Pancreas: Continuous and excessive drinking can cause pancreatitis which is when the pancreas blood vessels, cells and tissue become damaged and can prevent proper digestion.
Bowel: Alcohol can cause bowel irritation and can trigger symptoms of irritable bowel syndrome. There are also links between alcohol consumption and bowel cancer.
Bladder: Alcohol is diuretic and can lead to dehydration, so remember to drink water.
Immune System: Drinking too much can weaken your immune system making you more susceptible to disease and illness.
Brain: Alcohol is a depressant and interferes with the brains communication pathways, making it hard for you to think clearly and move with coordination. The immediate effects of alcohol can include slurred speech, blurred vision, changes in mood, loss of balance and clumsiness. Excessive alcohol misuse may cause alcohol related brain impairment such as memory loss, and adversely affect mental health. The effects are greater with increasing amounts of alcohol consumed. More serious effects can be unconsciousness, alcohol poisoning, coma or death.
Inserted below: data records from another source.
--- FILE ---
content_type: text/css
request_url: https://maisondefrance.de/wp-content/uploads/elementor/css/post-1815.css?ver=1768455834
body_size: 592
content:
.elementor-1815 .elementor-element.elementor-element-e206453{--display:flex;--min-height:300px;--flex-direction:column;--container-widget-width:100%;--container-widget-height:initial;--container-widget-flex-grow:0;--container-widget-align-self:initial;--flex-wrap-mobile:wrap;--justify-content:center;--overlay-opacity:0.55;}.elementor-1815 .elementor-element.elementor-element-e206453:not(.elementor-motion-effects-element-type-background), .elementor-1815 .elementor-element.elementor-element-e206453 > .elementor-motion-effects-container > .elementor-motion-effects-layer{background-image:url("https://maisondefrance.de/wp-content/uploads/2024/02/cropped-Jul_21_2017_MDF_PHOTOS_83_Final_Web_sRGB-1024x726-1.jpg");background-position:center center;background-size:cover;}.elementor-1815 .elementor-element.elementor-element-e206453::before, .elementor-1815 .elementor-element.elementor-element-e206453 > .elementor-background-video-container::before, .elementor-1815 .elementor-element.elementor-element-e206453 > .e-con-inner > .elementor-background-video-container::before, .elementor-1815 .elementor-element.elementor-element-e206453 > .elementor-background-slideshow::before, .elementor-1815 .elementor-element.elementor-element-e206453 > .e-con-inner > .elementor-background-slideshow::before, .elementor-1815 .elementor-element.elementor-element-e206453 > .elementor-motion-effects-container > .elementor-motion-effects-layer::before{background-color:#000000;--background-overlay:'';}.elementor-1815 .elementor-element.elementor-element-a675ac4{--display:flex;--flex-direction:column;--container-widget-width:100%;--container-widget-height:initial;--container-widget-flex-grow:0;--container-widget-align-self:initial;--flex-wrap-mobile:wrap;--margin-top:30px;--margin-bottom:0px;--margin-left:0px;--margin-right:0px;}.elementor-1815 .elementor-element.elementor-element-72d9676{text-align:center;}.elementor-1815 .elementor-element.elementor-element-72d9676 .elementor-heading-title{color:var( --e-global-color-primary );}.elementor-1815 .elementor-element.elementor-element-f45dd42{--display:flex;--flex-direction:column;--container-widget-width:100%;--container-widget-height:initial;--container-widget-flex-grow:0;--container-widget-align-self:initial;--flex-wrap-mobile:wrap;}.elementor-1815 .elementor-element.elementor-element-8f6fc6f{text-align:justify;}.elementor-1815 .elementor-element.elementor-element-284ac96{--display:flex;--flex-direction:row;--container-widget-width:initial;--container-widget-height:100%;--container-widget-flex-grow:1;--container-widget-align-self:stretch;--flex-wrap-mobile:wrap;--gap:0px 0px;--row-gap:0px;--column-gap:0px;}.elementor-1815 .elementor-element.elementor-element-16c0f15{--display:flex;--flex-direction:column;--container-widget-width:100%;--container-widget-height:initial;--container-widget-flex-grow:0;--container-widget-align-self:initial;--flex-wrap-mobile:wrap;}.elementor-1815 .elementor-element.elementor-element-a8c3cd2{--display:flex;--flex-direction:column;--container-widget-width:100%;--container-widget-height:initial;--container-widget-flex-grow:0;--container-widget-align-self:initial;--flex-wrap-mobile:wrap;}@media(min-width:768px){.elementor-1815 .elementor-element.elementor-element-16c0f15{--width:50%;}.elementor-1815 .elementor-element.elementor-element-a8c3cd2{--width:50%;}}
Stomach: Alcohol is absorbed directly into the bloodstream through the stomach and the small intestine. Short term effects of consuming alcohol can lead to nausea, vomiting, and diarrhoea. Food in the stomach can slow down the rate of absorption but it does not prevent drunkenness. Long term heavy drinking has been associated with increased risk of stomach cancer.
Liver: Regular drinking may result in Steatosis or fatty liver which can negatively affect your liver function. Continued heavy and excessive drinking may result in the liver becoming inflamed causing alcohol hepatitis, permanent liver scarring (cirrhosis), and liver cancer.
Kidneys: Alcohol is a diuretic, meaning that it acts on the kidneys to make you urinate more often. Drinking too much means your kidneys have to work harder to remove toxins from your blood.
Breast: Long term alcohol consumption can increase a women’s risk of breast cancer.
Male reproductive system: Drinking alcohol decreases sex drive and performance. Alcohol reduces testosterone levels and heavy consumption may lead to a reduction in sperm production.
Female reproductive system: Drinking heavy or excessive amounts of alcohol affects a woman's menstrual cycle and ovulation making it difficult to conceive.
Women and pregnancy: It is recommended that you avoid alcohol altogether when you are pregnant.
Alcohol and the Law - Driving Under the Influence (DUI)
Alcohol can impair your judgement, which can lead to doing something you wouldn't when sober. Across Australia it is an offence to drive with a BAC limit over 0.05% and if you are a novice driver a zero BAC applies. Penalties apply for breaking the law and differ between state.
These facts have been adapted from Australian Drug Foundation and the Drug and Alcohol Office.